2. We can download, convert and index top 100K books first, launch with these, and then continue indexing and adding other books.

  • How are you going to download the top 100k? The only reasonable way to download that many books from AA or Libgen is to use the torrents, which are sorted sequentially by upload date.

    I tried to automate downloading just a thousand books and it was unbearably slow, from IPFS or the mirrors both. I ended up picking the individual files out of the torrents. Even just identifying or deduping the top 100k would be a significant task.

    • For each book they store its exact location in the torrent files. You can see on the book page, e.g.:

      collection “ia” → torrent “annas-archive-ia-acsm-n.tar.torrent” → file “annas-archive-ia-acsm-n.tar” (extract) → file “notesonsynthesis0000unse.pdf”

      But probably you should get it from the database dumps they provide instead of hammering the website.
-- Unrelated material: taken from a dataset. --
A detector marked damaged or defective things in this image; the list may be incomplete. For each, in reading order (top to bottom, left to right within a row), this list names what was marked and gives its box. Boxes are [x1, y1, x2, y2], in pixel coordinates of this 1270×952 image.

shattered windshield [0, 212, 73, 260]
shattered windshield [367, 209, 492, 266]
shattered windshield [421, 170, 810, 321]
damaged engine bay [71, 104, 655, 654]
      So you come up with a list of books you want to prioritize, search the DB for torrent name and file to download, download only the files you need, and extract them. You’ll probably end up with quite a few more books, which you may index or skip for now, but it is certainly doable.
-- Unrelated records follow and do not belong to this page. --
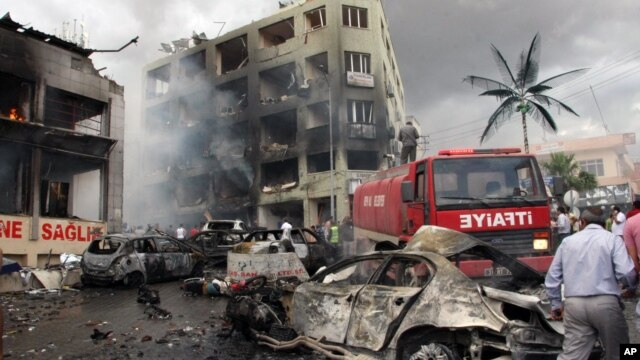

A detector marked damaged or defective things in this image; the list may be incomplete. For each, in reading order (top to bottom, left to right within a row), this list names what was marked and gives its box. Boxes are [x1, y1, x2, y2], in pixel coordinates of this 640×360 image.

broken window [258, 17, 294, 48]
broken window [304, 7, 324, 32]
broken window [342, 5, 368, 28]
shattered window frame [342, 5, 368, 28]
broken window [0, 143, 31, 214]
broken window [0, 71, 33, 122]
burned building [0, 13, 125, 268]
damaged multi-story building [0, 13, 126, 268]
broken window [39, 150, 103, 218]
broken window [45, 87, 107, 136]
broken window [146, 64, 170, 99]
broken window [179, 49, 206, 79]
broken window [214, 77, 246, 115]
broken window [216, 35, 249, 75]
damaged multi-story building [139, 0, 408, 228]
burned building [140, 0, 408, 228]
broken window [260, 62, 298, 103]
broken window [260, 110, 298, 148]
broken window [262, 159, 298, 190]
broken window [302, 52, 328, 81]
broken window [306, 101, 330, 128]
broken window [308, 152, 332, 173]
broken window [344, 52, 370, 74]
broken window [348, 100, 372, 124]
broken window [348, 150, 378, 171]
broken windshield [432, 157, 544, 208]
burned-out car [80, 233, 205, 286]
charred car wreck [80, 233, 205, 286]
burned-out car [188, 229, 245, 266]
burned-out car [234, 226, 336, 274]
charred car wreck [224, 226, 600, 358]
burned-out car [280, 225, 600, 360]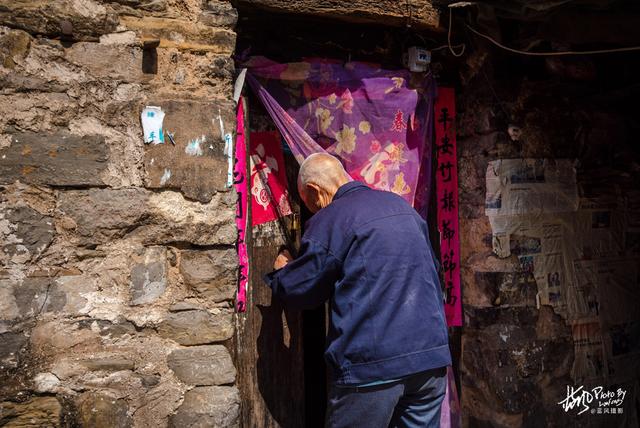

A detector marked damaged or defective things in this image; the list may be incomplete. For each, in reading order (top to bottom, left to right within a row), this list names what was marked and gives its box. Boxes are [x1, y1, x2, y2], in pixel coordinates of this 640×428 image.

torn poster [141, 106, 165, 145]
torn poster [232, 98, 248, 312]
torn poster [250, 130, 292, 227]
torn poster [436, 88, 460, 328]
  • The thing is, for an ISBN, that is one edition, by one publisher and one can easily have the same text under 3 different ISBNs from one publisher (hardcover, trade paperback, mass-market paperback).
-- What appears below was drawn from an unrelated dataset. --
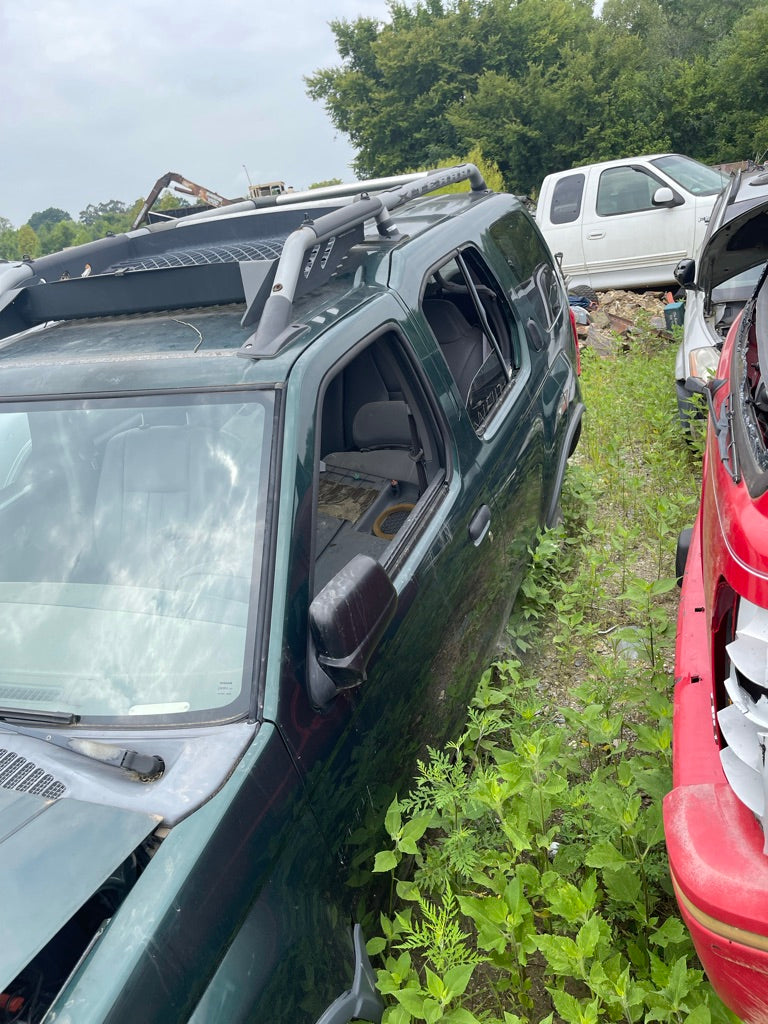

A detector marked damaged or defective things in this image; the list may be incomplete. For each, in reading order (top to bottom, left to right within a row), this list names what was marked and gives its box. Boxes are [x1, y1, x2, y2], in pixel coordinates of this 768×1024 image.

cracked windshield [0, 391, 270, 720]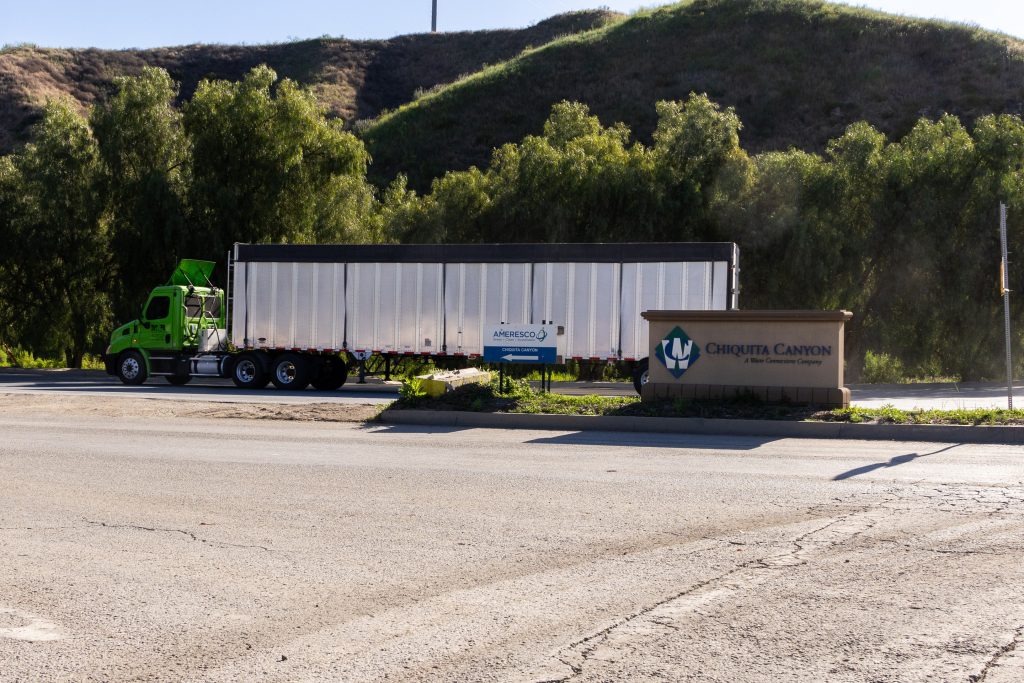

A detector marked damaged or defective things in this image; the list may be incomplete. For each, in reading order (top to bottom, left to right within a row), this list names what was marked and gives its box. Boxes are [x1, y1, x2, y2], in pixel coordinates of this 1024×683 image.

cracked asphalt [0, 408, 1020, 680]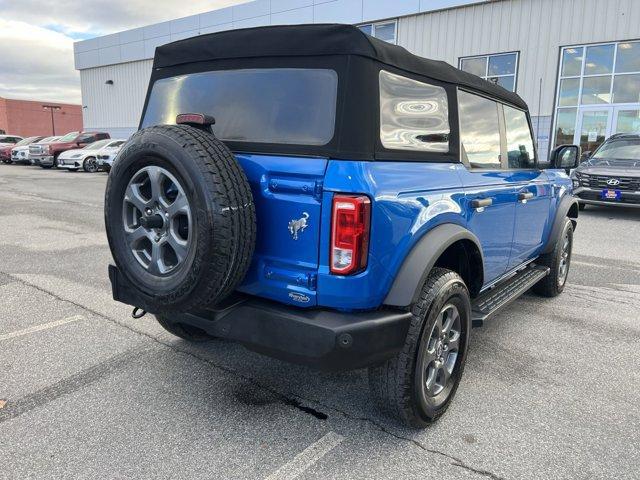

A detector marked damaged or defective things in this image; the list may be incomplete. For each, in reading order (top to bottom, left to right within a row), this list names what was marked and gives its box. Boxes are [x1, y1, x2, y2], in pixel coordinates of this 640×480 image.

    I count 80+ editions of J.R.R. Tolkien's _The Hobbit_ at:

    https://tolkienlibrary.com/booksbytolkien/hobbit/editions.ph...

    granted some predate ISBNs, one is the 3D pop-up version, so not a traditional text, and so forth, but filtering by ISBN will _not_ filter out duplicates.

    There is also the problem of the same work being published under multiple titles (and also ISBNs) --- Hal Clement's _Small Changes_ was re-published as _Space Lash_ and that short story collection is now collected in:

    https://www.goodreads.com/book/show/939760.Music_of_Many_Sph...

    along with others.

I wonder if you could implement it with only static hosting?

We would need to split the index into a lot of smaller files that can be practically downloaded by browsers, maybe 20 MB each. The user types in a search query, the browser hashes the query and downloads the corresponding index file which contains only results for that hashed query. Then the browser sifts quickly through that file and gives you the result.

Hosting this would be cheap, but the main barriers remain..

  • I've done something similar with a static hosted site I'm working on. I opted to not reinvent the wheel, and just use WASM Sqlite in the browser. Sqlite already splits the database into fixed-size pages, so the driver using HTTP Range Requests can download only the required pages. Just have to make good indexes.

    I can even use Sqlite's full-text search capabilities!

It's trivial to normalise the various formats, and there were a few libraries and ML models to help parse PDFs. I was tinkering around with something like this for academic papers in Zotero, and the main issue I ran into was words spilling over to the next page, and footnotes. I totally gave up on that endeavour several years ago, but the tooling has probably matured exponentially since then.

As an example, all the academic paper hubs have been using this technology for decades.

I'd wager that all of the big Gen AI companies have planned to use this exact dataset, and many or them probably have already.

  • > It's trivial to normalise the various formats,

    Ha. Ha. ha ha ha.

    As someone who as pretty broadly tried to normalize a pile of books and documents I have legitimate access to, no it is not.

    You can get good results 80% of the time, usable but messy results 18% of the time, and complete garbage the remaining 2%. More effort seems to only result in marginal improvements.

Decent storage is $10/TB, so for $10,000 you could just keep the entire 1PB of data.

A rather obvious question is if someone has trained an LLM on this archive yet.

  • A rather obvious answer is Meta is currently being sued for training Llama on Anna's archive.

    You can be practically certain that every notable LLM has been trained on it.

    • > You can be practically certain that every notable LLM has been trained on it.

      But only Meta was kind of not so smart to publicly admit it.